Integrate HITL workflows into your Python applications using the HITL class.

import asyncio
from hitl_cli import HITL

async def main():
    # The SDK automatically uses your configured credentials (OAuth or API Key)
    hitl = HITL()

    try:
        # Request input and wait for the response
        user_response = await hitl.request_input(
            "Do you want to proceed with the database migration?",
            choices=["Yes", "No", "Postpone"]
        )

        print(f"Human response: {user_response}")

        if user_response == "Yes":
            await hitl.notify("Database migration started.")
            # ... run migration ...
            await hitl.notify_completion("The database migration is complete!")

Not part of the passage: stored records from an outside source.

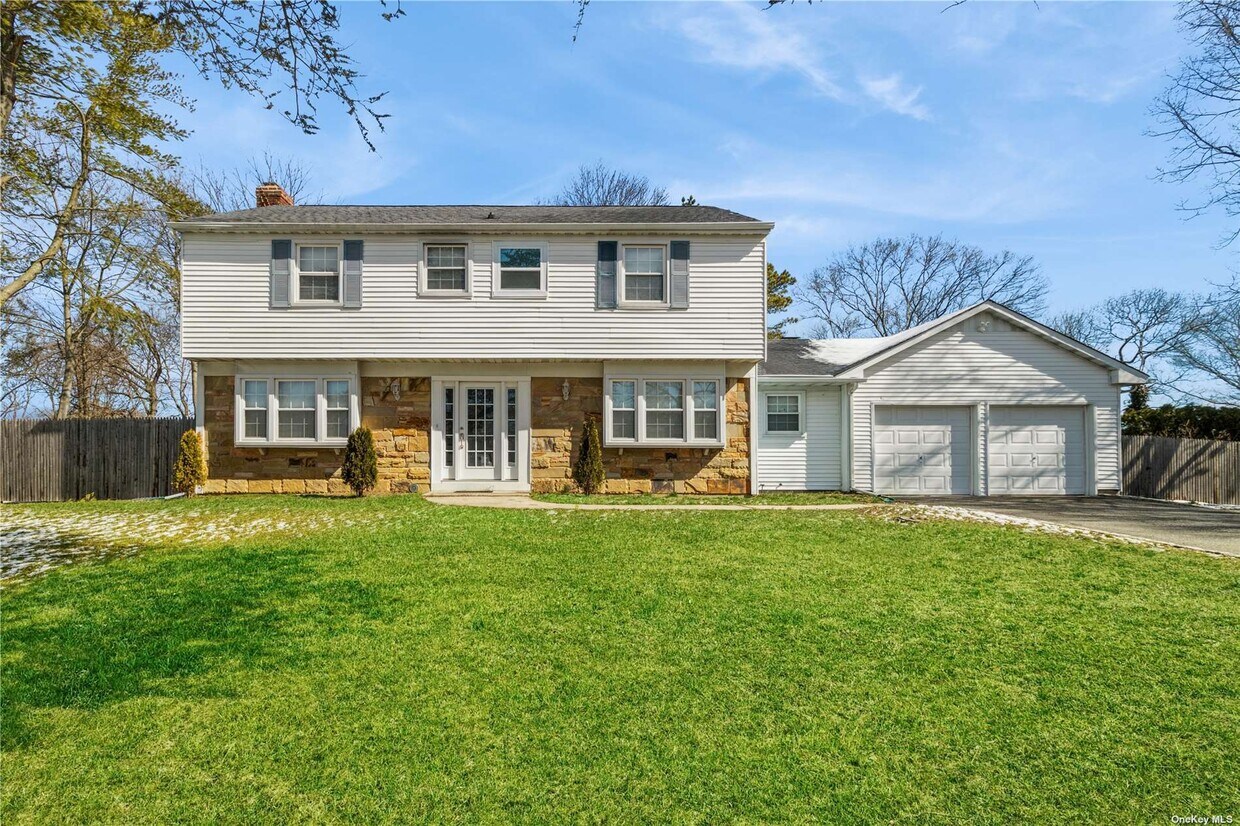 11 Whinstone St, Coram, NY 11727 House Rental in Coram, NY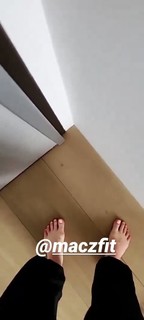 Julia Kuczynska feet photo 17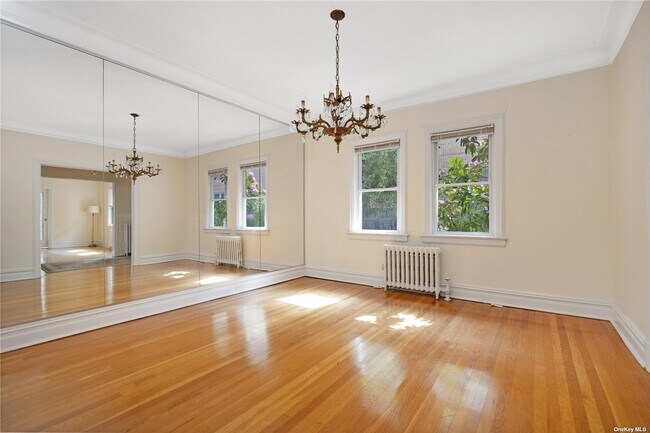 Building Photo - 20 Point Crescent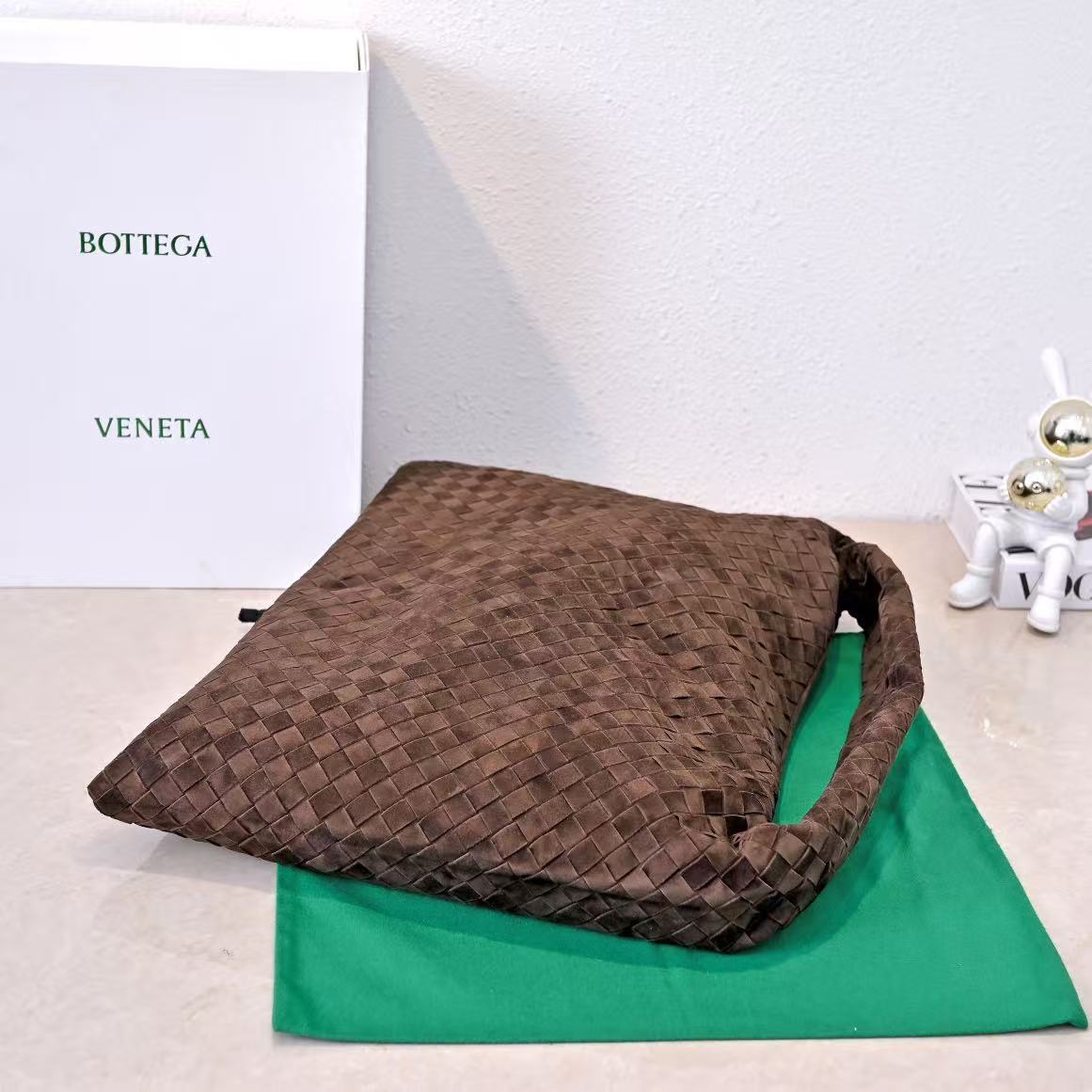 Bottega Veneta 2026 Large Hop Bag 54cm Dark Brown Suede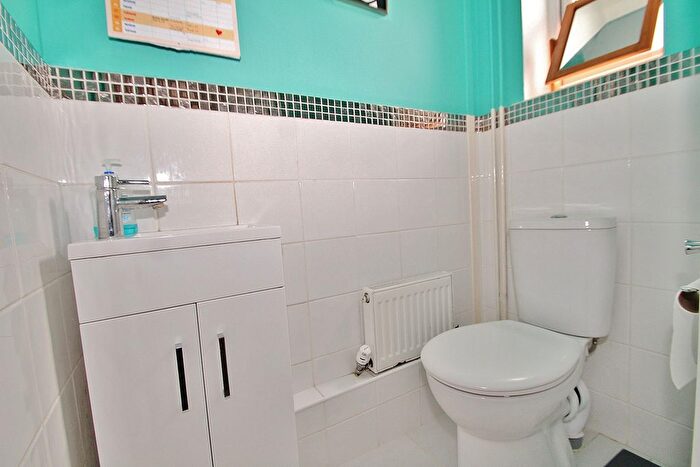3 Bedroom End Terrace House For Sale In Ralegh Crescent, Witney, OX28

    except Exception as e:
        print(f"An error occurred: {e}")

if __name__ == "__main__":
    asyncio.run(main())

C. End-to-End Encryption with a Local Proxy

For maximum security, hitl-cli can act as a local Model Context Protocol (MCP) proxy. This allows tools like Claude Desktop to interact with a human while ensuring that the prompt and response are end-to-end encrypted. The HITL server only relays the encrypted data and never sees the plaintext content.

  1. Log in first:

    hitl-cli login --name "My E2EE Agent"
    
  2. Configure your MCP client (e.g., Claude Desktop's mcp_servers.json):

    {
      "mcpServers": {
        "human": {
          "command": "hitl-cli",
          "args": ["proxy", "https://hitlrelay.app/mcp-server/mcp/"]
        }
      }
    }
    

The proxy will automatically encrypt the request and decrypt the response. The llm will still use the unecrypted enpoints and the hit-cli proxy will use the endpoints ending in e2ee

```python
human.request_human_input(prompt="Please provide the API key for the staging environment.")
```

D. Continuous Interaction Hook for Claude Code

The hitl-hook-review-and-continue hook provides a powerful way to create a continuous interaction loop with Claude Code. When Claude finishes a task, this hook intercepts the stop event, asks for your confirmation via the HITL app, and feeds your response back to Claude as new instructions.

Setup:

Add the following to your Claude Code settings file:

  • ~/.claude/settings.json (user-level, affects all projects)
  • .claude/settings.local.json (project-level, gitignored)
{
  "hooks": {
    "Stop": [
      {
        "matcher": ".*",
        "hooks": [
          {
            "type": "command",
            "command": "hitl-hook-review-and-continue"
          }
        ]
      }
    ]
  }
}

How it works:

  • When Claude Code finishes responding, the hook executes
  • A prompt appears on your HITL mobile app
  • You can review what Claude did and provide feedback
  • Your response is fed back to Claude as new instructions
  • This creates an interactive review-and-continue workflow

For more details on hooks, see the Claude Code hooks documentation.

This turns hitl-cli into a remote control for your AI assistant.